------ Records supplied

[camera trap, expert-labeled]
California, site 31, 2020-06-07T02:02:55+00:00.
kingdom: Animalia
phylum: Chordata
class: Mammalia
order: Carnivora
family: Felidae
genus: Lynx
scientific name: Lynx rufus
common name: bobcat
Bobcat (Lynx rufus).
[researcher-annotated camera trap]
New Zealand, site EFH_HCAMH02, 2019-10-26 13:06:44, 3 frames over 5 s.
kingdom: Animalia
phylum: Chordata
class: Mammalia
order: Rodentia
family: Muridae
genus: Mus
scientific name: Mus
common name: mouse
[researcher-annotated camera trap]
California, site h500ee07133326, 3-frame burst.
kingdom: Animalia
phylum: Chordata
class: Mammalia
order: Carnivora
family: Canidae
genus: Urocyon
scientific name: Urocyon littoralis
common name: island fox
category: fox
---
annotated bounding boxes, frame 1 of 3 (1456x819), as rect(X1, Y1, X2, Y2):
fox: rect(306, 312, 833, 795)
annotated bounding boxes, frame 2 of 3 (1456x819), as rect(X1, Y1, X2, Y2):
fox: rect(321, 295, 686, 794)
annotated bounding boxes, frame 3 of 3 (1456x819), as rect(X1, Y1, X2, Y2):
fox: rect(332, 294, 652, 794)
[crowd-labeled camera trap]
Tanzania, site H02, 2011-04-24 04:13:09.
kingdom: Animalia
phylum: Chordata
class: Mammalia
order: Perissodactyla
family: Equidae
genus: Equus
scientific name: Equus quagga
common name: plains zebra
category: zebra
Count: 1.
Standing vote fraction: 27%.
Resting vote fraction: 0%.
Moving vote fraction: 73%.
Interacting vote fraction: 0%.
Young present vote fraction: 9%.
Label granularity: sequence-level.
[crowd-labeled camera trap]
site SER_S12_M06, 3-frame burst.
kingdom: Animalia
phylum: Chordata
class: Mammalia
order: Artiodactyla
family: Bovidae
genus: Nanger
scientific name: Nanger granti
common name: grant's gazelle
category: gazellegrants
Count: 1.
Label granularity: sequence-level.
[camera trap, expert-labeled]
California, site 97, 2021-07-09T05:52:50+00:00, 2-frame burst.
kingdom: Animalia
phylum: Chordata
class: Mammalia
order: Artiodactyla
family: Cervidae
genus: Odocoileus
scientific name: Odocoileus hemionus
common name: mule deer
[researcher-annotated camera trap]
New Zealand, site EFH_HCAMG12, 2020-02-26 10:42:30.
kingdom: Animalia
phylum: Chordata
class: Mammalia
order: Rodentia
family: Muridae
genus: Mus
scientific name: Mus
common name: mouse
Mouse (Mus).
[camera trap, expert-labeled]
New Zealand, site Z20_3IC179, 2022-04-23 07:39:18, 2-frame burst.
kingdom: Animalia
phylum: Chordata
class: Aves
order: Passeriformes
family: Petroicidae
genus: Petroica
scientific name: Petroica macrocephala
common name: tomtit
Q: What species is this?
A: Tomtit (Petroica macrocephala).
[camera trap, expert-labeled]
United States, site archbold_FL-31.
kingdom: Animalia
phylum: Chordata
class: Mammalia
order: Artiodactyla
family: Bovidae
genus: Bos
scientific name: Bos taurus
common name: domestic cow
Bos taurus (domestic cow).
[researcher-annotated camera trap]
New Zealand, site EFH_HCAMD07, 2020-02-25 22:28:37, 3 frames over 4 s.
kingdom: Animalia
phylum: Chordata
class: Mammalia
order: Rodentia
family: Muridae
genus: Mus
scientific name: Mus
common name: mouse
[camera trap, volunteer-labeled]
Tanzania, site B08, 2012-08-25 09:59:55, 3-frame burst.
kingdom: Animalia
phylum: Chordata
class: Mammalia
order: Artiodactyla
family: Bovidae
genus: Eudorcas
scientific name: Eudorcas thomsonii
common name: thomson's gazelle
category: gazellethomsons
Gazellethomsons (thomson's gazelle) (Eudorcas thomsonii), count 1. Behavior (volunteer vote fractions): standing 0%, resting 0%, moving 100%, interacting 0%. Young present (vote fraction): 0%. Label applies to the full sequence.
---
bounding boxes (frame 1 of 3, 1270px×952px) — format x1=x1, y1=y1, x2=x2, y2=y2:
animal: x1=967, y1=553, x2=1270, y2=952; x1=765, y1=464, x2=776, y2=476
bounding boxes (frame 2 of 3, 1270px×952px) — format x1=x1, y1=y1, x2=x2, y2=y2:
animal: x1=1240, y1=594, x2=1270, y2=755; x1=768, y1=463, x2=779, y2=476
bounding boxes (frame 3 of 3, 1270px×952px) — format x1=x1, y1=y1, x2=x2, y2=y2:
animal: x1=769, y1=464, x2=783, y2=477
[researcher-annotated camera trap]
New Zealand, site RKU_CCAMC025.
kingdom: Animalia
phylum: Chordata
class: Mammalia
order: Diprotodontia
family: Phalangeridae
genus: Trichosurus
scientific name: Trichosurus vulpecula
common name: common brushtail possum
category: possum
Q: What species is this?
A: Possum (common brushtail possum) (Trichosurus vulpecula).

------------

- Instructions for the task
Please make an exact copy of the lines above from the line with "scientific name: Bos taurus" through the line with "order: Diprotodontia", both ends included.

- Solution to the exercise
scientific name: Bos taurus
common name: domestic cow
Bos taurus (domestic cow).
[researcher-annotated camera trap]
New Zealand, site EFH_HCAMD07, 2020-02-25 22:28:37, 3 frames over 4 s.
kingdom: Animalia
phylum: Chordata
class: Mammalia
order: Rodentia
family: Muridae
genus: Mus
scientific name: Mus
common name: mouse
[camera trap, volunteer-labeled]
Tanzania, site B08, 2012-08-25 09:59:55, 3-frame burst.
kingdom: Animalia
phylum: Chordata
class: Mammalia
order: Artiodactyla
family: Bovidae
genus: Eudorcas
scientific name: Eudorcas thomsonii
common name: thomson's gazelle
category: gazellethomsons
Gazellethomsons (thomson's gazelle) (Eudorcas thomsonii), count 1. Behavior (volunteer vote fractions): standing 0%, resting 0%, moving 100%, interacting 0%. Young present (vote fraction): 0%. Label applies to the full sequence.
---
bounding boxes (frame 1 of 3, 1270px×952px) — format x1=x1, y1=y1, x2=x2, y2=y2:
animal: x1=967, y1=553, x2=1270, y2=952; x1=765, y1=464, x2=776, y2=476
bounding boxes (frame 2 of 3, 1270px×952px) — format x1=x1, y1=y1, x2=x2, y2=y2:
animal: x1=1240, y1=594, x2=1270, y2=755; x1=768, y1=463, x2=779, y2=476
bounding boxes (frame 3 of 3, 1270px×952px) — format x1=x1, y1=y1, x2=x2, y2=y2:
animal: x1=769, y1=464, x2=783, y2=477
[researcher-annotated camera trap]
New Zealand, site RKU_CCAMC025.
kingdom: Animalia
phylum: Chordata
class: Mammalia
order: Diprotodontia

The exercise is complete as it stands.